─── Excerpt provided

# Installing wireless in Dell laptop



## nayslayer (Oct 17, 2008)

Well, if its a new laptop it most likely has wireless built into it. The real question is if you have wireless setup at your home. You would need a wireless router for around 60-70 bucks


----------



## clockdaddy (Nov 9, 2008)

The laptop is a unit refurbished by Dell and sold on their auction site.
I have a Bilkin wireless router I'm using right now for my desktop model.
CD


----------



## crawdoogie (Nov 9, 2008)

*wireless setup*

Assuming you have Windows XP click Start>Network Connections. In the Network Connections window look for your wireless adapter. If it says "disabled" right click on it and choose "enable". If enabled your laptop should automatically search for available networks. 
You may have to enable wireless access in your Belkin router if you haven't used the wireless feature before. If your other computer is already using wireless then you should be able to connect. If not then possibly the router's security settings may be blocking your new laptop. To access the GUI for the router from the connected PC enter http://192.168.2.1 into your browser's address bar to access wireless and security settings. 
If using wireless you should at minimum use WEP which uses a password that you set up on the router and any PC's that you want to connect to it.
For more info RTFM! (i.e. see you router's manual for more detailed info.)


----------



## clockdaddy (Nov 9, 2008)

_Fantastic! As soon as_ _ get the laptop in I'll_ _go thorough the_ _steps you've been kind enough to list. I'll let you know how things go!_

_CD_


----------

──────

### [Job a]
List the usernames of everyone who posted in the thread about wireless on a Dell laptop, naming each person once.
The thread and the records come from separate, unrelated sources.

─── Provided material

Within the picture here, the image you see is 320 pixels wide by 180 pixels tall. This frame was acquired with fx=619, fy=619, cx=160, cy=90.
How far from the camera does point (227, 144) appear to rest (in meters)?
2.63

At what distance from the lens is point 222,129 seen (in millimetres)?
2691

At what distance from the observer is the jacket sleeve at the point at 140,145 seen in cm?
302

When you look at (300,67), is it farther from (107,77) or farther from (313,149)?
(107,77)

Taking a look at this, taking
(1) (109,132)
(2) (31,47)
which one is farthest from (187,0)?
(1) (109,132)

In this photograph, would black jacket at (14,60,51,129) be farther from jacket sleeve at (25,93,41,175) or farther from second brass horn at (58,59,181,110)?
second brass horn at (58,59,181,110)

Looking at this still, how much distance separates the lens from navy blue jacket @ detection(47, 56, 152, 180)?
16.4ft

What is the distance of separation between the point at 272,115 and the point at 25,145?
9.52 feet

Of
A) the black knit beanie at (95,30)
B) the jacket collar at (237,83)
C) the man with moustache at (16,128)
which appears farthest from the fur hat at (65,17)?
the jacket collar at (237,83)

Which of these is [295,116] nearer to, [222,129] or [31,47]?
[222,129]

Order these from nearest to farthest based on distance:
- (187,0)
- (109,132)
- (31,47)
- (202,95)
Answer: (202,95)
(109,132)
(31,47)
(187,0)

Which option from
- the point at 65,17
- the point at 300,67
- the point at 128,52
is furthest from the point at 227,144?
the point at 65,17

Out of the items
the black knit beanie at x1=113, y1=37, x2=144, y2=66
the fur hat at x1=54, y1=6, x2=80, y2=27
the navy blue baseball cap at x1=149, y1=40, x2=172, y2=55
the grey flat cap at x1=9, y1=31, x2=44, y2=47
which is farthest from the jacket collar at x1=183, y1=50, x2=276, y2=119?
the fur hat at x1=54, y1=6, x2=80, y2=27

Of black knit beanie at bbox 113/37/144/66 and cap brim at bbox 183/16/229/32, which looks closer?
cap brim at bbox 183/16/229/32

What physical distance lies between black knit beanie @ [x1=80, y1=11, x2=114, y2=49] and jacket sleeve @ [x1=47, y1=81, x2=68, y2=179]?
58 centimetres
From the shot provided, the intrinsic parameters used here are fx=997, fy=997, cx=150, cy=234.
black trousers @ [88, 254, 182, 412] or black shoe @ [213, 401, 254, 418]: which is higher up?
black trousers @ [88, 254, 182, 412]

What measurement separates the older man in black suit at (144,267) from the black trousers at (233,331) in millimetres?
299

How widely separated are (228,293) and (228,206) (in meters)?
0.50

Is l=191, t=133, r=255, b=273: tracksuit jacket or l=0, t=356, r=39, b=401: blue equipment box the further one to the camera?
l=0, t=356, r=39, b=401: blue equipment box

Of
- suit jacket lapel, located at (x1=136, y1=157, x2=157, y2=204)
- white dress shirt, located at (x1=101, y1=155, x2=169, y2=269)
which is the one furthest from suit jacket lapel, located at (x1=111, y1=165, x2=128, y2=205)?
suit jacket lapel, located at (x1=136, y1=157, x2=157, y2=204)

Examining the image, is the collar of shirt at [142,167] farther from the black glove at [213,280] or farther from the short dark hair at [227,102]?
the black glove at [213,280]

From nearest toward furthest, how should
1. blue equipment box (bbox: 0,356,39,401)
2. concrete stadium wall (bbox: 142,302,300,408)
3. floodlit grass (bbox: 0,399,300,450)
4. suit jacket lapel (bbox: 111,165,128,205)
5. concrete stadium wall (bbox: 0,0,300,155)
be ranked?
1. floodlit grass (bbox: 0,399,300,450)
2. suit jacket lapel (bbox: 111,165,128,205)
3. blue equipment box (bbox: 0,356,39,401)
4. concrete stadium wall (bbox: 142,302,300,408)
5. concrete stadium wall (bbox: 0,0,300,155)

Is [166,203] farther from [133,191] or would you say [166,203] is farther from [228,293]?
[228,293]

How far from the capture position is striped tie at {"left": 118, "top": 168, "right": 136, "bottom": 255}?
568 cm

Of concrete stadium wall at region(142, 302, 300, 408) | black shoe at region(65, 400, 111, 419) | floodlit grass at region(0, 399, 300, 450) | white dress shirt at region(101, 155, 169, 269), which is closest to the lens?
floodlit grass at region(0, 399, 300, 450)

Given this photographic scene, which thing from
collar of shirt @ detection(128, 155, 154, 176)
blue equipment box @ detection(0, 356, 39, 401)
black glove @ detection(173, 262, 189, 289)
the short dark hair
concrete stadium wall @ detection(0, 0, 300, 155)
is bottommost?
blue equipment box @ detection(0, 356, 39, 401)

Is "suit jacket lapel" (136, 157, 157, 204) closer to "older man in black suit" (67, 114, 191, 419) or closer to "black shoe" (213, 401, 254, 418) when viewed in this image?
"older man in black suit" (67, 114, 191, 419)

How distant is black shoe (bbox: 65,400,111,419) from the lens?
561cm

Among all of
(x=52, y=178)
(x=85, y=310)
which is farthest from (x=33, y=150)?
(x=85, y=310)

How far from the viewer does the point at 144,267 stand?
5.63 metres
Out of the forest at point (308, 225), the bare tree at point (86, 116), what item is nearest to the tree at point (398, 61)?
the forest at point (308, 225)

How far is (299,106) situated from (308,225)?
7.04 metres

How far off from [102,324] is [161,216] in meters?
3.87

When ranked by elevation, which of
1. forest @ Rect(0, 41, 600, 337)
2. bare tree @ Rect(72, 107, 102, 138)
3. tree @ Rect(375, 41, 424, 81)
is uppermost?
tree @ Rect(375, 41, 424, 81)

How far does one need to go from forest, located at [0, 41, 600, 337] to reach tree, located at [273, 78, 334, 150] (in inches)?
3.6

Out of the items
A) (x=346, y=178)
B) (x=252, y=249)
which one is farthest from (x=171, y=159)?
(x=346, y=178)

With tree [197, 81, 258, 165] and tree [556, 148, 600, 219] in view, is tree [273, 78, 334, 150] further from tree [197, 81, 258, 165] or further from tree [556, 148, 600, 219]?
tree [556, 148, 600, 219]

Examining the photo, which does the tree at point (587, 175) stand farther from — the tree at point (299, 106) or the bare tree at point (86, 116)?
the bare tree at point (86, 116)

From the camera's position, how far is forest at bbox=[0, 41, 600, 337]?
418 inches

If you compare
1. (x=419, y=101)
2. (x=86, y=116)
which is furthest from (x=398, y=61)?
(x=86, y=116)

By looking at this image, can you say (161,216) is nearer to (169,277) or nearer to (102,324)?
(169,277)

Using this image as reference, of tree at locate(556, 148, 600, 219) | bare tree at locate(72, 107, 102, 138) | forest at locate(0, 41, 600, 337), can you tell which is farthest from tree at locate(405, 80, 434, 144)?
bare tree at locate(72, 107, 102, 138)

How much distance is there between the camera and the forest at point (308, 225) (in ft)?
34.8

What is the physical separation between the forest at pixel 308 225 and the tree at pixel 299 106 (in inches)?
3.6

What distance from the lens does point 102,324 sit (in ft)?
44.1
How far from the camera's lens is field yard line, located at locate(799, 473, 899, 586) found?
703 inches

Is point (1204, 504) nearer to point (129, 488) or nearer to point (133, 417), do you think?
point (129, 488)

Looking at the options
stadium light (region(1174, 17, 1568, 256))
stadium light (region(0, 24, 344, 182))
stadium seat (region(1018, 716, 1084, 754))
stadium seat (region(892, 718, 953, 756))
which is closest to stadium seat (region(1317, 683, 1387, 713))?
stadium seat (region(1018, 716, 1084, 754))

──────

### [Job b]
State how many lines of the records contain the word "seat", giving only the number.

### [Expected answer a]
nayslayer, clockdaddy, crawdoogie

### [Expected answer b]
4